Provided passage:
────────────────

Mr. Trump began his campaign with less positivity, and it did not hurt him. Early in the presidential campaign, Trump readily accepted the “mantel of anger,” and cleverly so. Trump’s stump speeches radiated and fueled the anger his followers shared. To his credit, Trump figured out that voting is emotional, not logical. Trump’s contagious expression of anger not only empowers individuals (anger being an “approach” emotion), it also truncates the motivation of his followers to investigate the details of policy. That is: anger some voters, make others fearful and you will get a difference. Angry voters will spend less time considering a candidate’s specific policies than voters made to feel fearful. Voting is emotional, not logical, and Donald Trump is a master at taking the affective temperature of his audience and raising it. As an actor and celebrity, Trump is expert at this kind of self-monitoring. He adapts to his audience and feeds off of them in what appears to be a very genuine way. Trump, without an enthusiastic audience, deflates like a struck balloon and is not the Trump we have come to know.

────────────────

Given data:

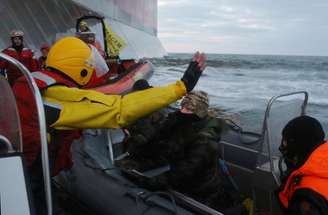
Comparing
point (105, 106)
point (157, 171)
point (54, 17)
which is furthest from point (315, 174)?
point (54, 17)

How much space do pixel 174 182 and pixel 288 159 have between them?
35.0 inches

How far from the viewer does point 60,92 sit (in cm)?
195

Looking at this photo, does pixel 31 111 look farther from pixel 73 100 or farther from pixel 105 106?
pixel 105 106

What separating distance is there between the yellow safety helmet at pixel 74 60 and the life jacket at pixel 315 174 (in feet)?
Result: 3.65

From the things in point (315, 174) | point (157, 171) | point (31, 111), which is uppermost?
point (31, 111)

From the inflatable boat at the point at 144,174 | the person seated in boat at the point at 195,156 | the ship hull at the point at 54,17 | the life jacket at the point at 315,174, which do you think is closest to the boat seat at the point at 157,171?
the inflatable boat at the point at 144,174

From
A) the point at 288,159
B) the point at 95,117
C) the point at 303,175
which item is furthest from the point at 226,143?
the point at 95,117

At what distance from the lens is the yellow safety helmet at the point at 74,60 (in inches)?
81.5

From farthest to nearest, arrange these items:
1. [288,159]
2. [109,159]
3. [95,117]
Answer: [109,159] < [288,159] < [95,117]

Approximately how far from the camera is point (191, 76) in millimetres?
1974

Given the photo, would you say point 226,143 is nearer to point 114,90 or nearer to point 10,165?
point 114,90

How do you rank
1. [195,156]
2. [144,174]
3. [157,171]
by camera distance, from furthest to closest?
[157,171]
[144,174]
[195,156]

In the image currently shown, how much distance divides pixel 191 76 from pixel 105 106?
41 cm

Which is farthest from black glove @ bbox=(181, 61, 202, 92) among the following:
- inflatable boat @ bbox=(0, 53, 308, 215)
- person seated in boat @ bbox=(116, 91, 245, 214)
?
person seated in boat @ bbox=(116, 91, 245, 214)
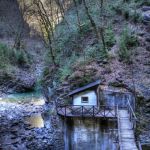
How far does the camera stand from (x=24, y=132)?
124 feet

────────────────

Aim:
According to the text on Trump's campaign, how do angry voters differ from fearful voters?

Solved problem:
Angry voters spend less time considering a candidate's specific policies than voters made to feel fearful.